Trent Bell Residential tower in Taipei, by Dwayne Oyler and Jenny Wu.

In 2004, Dwayne Oyler and Jenny Wu moved from New York City to Los Angeles with a clear vision in mind: “The promise of an amazing place to become an architect,” Oyler says. But they still faced the central conundrum of bootstrapping a new firm: It’s hard to get work without exposure, and it’s hard to get exposure without work.
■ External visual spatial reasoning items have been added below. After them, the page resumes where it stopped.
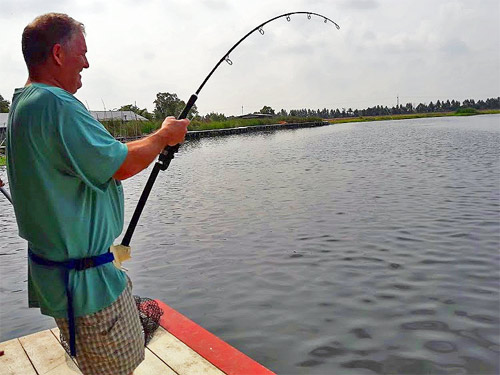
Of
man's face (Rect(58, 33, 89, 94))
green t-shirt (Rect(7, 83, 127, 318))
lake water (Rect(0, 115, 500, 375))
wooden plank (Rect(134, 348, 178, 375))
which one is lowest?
lake water (Rect(0, 115, 500, 375))

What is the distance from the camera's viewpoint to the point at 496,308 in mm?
6527

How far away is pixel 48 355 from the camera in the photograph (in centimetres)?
399

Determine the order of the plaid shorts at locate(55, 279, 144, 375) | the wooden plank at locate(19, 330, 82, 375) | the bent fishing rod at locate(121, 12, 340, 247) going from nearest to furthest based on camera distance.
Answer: the plaid shorts at locate(55, 279, 144, 375), the bent fishing rod at locate(121, 12, 340, 247), the wooden plank at locate(19, 330, 82, 375)

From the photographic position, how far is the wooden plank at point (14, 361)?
12.3 feet

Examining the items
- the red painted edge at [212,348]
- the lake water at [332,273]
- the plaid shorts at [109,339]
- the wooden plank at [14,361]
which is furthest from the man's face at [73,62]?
the lake water at [332,273]

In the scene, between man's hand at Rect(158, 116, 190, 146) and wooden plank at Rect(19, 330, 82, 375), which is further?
wooden plank at Rect(19, 330, 82, 375)

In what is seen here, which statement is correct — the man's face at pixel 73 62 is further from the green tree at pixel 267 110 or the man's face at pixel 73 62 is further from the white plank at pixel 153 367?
the green tree at pixel 267 110

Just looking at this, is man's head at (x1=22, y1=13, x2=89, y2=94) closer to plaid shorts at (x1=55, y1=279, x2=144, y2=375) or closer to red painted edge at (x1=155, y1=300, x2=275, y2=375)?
plaid shorts at (x1=55, y1=279, x2=144, y2=375)

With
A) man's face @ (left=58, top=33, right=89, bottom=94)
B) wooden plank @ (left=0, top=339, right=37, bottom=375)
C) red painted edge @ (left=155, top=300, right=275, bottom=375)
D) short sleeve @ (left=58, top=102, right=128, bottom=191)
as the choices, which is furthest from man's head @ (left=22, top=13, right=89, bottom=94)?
wooden plank @ (left=0, top=339, right=37, bottom=375)

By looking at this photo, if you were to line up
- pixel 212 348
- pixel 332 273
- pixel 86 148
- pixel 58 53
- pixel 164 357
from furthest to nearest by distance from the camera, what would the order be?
pixel 332 273
pixel 212 348
pixel 164 357
pixel 58 53
pixel 86 148

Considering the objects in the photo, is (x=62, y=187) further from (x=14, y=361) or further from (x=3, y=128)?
(x=3, y=128)

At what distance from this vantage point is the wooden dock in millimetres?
3656

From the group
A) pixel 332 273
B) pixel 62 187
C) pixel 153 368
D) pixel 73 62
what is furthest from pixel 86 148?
pixel 332 273

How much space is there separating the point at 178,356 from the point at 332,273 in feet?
14.9
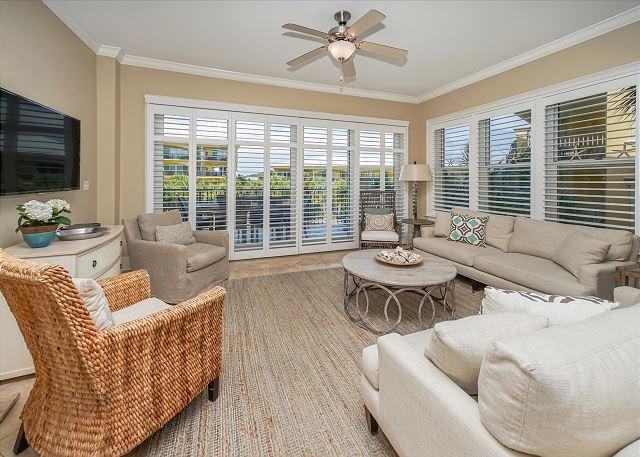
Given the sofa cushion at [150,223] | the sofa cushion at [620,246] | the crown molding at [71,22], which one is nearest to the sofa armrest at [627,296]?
the sofa cushion at [620,246]

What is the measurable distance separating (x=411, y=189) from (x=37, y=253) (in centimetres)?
550

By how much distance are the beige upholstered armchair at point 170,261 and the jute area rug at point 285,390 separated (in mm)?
451

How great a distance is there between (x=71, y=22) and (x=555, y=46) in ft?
17.3

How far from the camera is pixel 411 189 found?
614 centimetres

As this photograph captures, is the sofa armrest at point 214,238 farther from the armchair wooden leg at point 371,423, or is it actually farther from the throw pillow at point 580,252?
the throw pillow at point 580,252

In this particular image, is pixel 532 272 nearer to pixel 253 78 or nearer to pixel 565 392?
pixel 565 392

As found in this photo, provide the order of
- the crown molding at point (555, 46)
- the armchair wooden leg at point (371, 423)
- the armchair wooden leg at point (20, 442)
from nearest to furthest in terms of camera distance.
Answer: the armchair wooden leg at point (20, 442)
the armchair wooden leg at point (371, 423)
the crown molding at point (555, 46)

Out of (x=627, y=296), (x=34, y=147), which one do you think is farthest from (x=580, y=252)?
(x=34, y=147)

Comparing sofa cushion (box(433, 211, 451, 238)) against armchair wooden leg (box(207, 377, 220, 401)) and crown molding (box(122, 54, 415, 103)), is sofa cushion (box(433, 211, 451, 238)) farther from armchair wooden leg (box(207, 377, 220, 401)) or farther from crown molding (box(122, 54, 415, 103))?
armchair wooden leg (box(207, 377, 220, 401))

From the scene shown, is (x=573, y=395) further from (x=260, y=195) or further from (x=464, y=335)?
(x=260, y=195)

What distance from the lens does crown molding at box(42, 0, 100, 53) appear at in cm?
291

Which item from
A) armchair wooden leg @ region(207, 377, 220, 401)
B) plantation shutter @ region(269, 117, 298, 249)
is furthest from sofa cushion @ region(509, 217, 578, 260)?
armchair wooden leg @ region(207, 377, 220, 401)

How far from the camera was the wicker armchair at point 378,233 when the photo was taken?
16.1 feet

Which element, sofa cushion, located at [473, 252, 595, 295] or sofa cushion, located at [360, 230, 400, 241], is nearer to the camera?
sofa cushion, located at [473, 252, 595, 295]
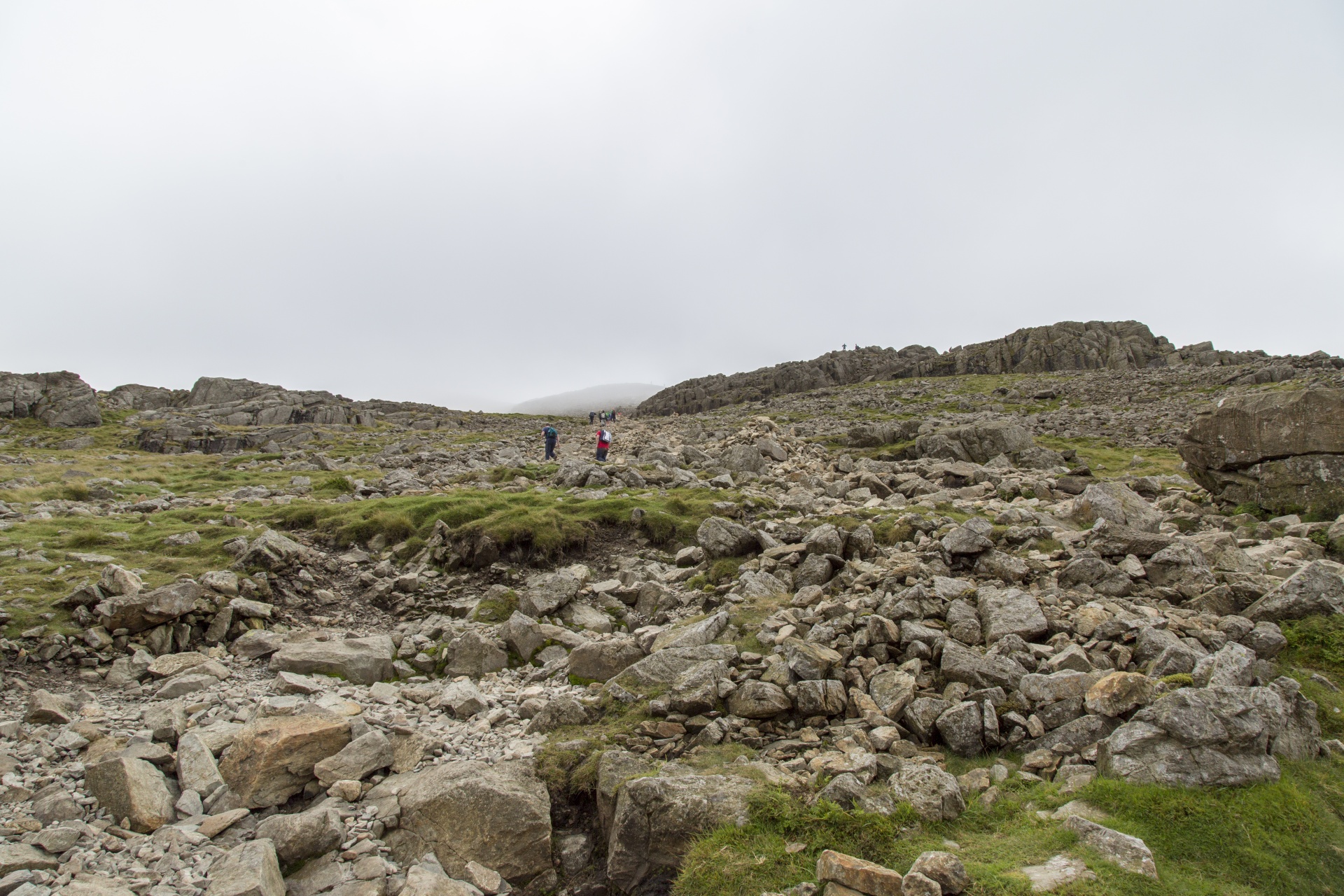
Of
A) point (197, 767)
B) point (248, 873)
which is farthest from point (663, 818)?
point (197, 767)

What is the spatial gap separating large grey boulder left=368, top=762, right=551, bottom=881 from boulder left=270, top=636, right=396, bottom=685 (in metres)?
4.21

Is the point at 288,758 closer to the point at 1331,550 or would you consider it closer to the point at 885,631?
the point at 885,631

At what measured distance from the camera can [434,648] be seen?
13406 mm

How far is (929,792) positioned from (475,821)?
226 inches

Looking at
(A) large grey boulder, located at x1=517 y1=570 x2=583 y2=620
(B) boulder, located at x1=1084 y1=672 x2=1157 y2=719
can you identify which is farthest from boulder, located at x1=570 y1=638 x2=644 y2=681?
(B) boulder, located at x1=1084 y1=672 x2=1157 y2=719

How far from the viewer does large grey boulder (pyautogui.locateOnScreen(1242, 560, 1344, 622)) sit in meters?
9.09

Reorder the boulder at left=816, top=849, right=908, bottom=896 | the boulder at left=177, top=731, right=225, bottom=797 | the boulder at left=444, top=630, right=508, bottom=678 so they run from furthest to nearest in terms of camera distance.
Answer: the boulder at left=444, top=630, right=508, bottom=678 → the boulder at left=177, top=731, right=225, bottom=797 → the boulder at left=816, top=849, right=908, bottom=896

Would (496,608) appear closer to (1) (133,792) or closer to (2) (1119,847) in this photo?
(1) (133,792)

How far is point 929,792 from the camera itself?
6.79 metres

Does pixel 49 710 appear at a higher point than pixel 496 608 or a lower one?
higher

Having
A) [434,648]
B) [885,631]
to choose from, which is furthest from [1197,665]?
[434,648]

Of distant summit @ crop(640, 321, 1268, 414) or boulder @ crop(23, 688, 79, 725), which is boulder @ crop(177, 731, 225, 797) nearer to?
boulder @ crop(23, 688, 79, 725)

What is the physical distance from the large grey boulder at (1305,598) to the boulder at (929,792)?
265 inches

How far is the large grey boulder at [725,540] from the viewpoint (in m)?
16.9
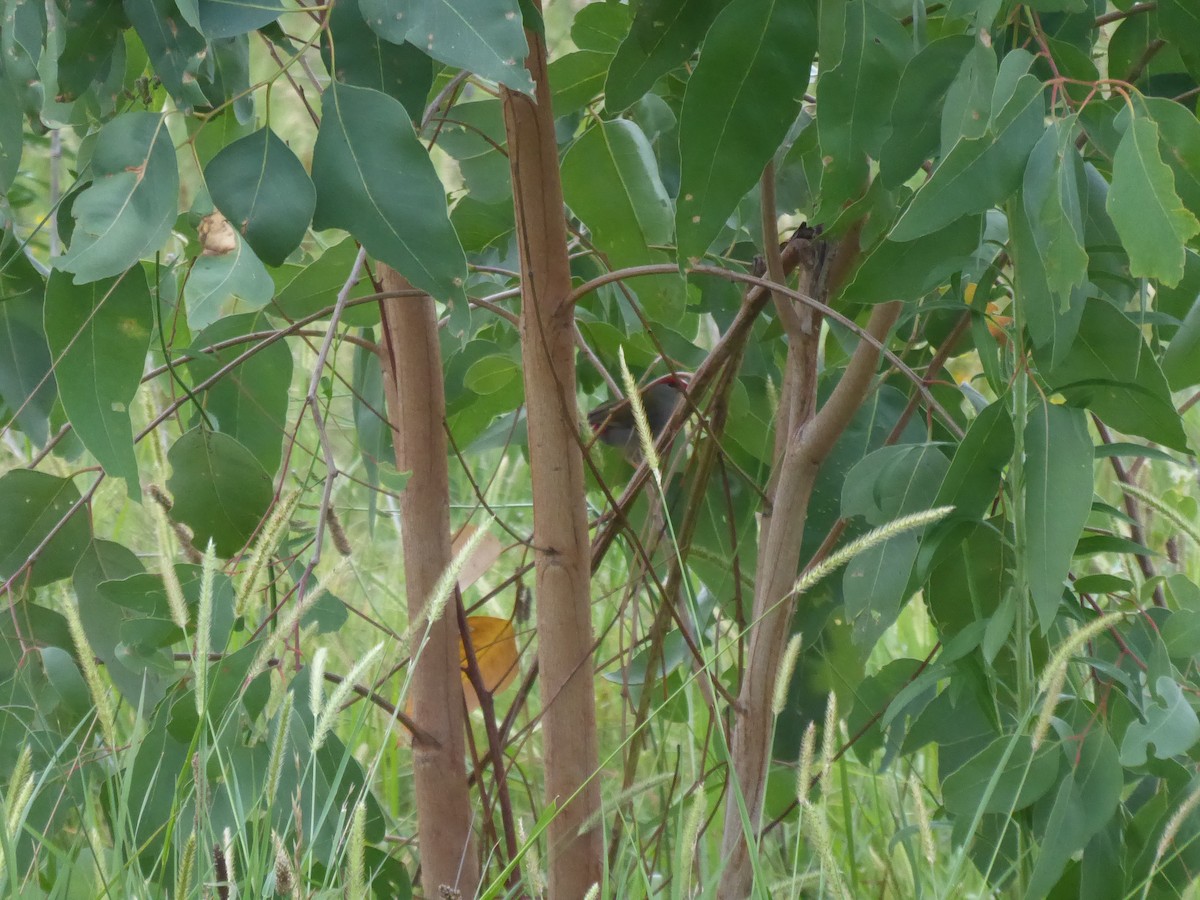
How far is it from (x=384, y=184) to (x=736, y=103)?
20cm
Then they solved that riddle. “Instead of just waiting for clients to come to us,” Wu says, “we decided to invent our own projects and get them published.”

First was a redo of the couple’s apartment/office—which they completed for the cost of a month’s rent—and a patio project for Wu’s father. “Both of those projects got published,” Wu says, “and we started to think that we were onto something.” Next came a series of installation pieces at local galleries and at the Southern California Institute of Architecture, where both partners teach. Intricate assemblies of aluminum tubing that reflect the partners’ interest in complex line work, the installations helped generate commissions for a residential tower in Taipei, a proposed villa in Inner Mongolia, and a house in Catalonia, Spain.

“We find ourselves located in more exotic places,” Wu says, “but these details translate all around the world.” Popularity outside of Los Angeles wasn’t part of the original plan, she says, “but it’s been an amazing process so far.”